# [Work instructions]
Please show every line from the entries that carries the word "site".
Input for this task Start Marker
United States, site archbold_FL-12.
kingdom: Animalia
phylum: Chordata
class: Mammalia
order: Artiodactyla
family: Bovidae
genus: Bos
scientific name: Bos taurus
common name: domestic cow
Input for this task End Marker
Input for this task Start Marker
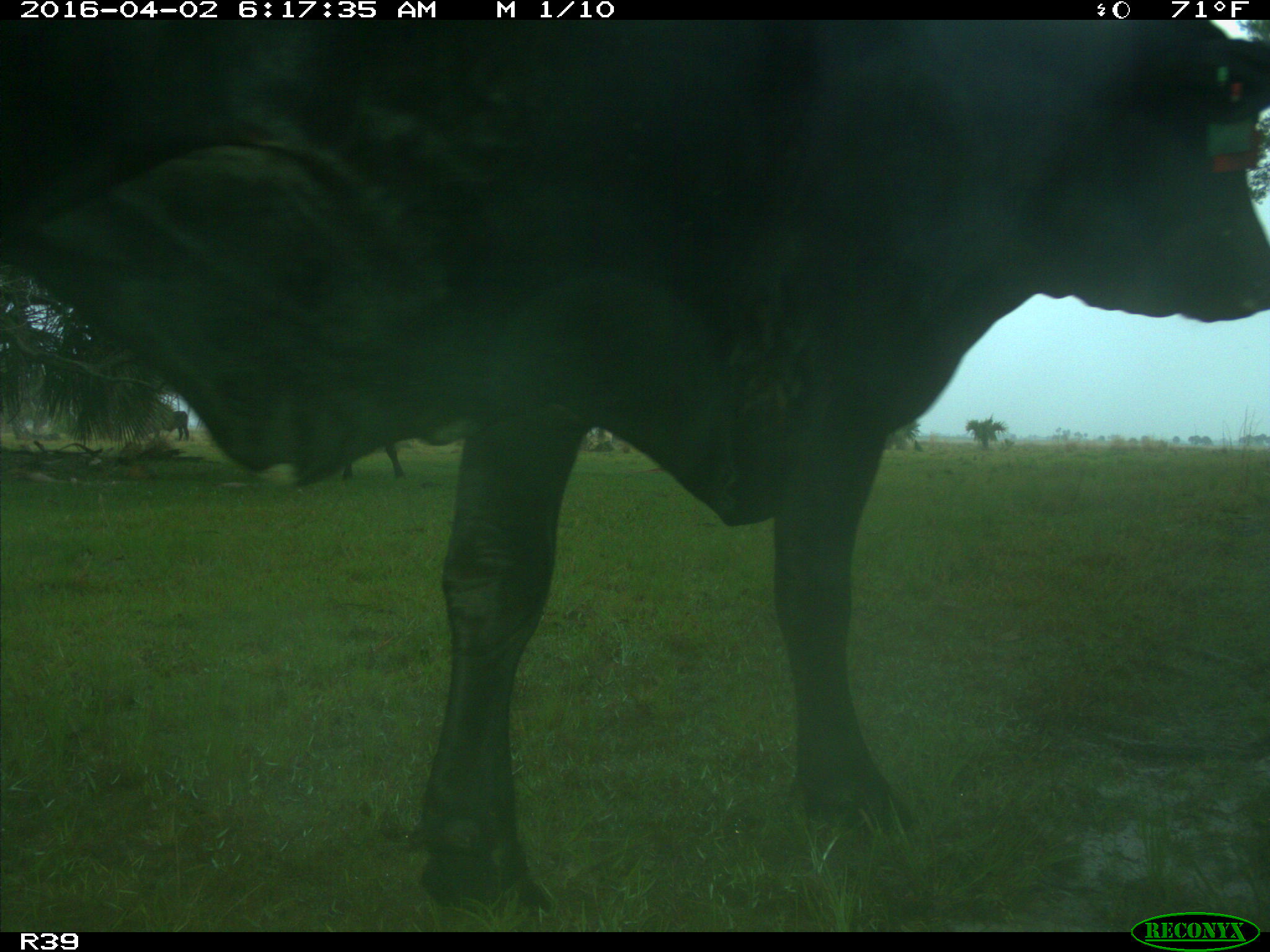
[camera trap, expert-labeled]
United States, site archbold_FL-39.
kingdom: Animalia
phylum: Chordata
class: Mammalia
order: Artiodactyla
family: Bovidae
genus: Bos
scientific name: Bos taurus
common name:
Input for this task End Marker
# [Task solution]
United States, site archbold_FL-12.
United States, site archbold_FL-39.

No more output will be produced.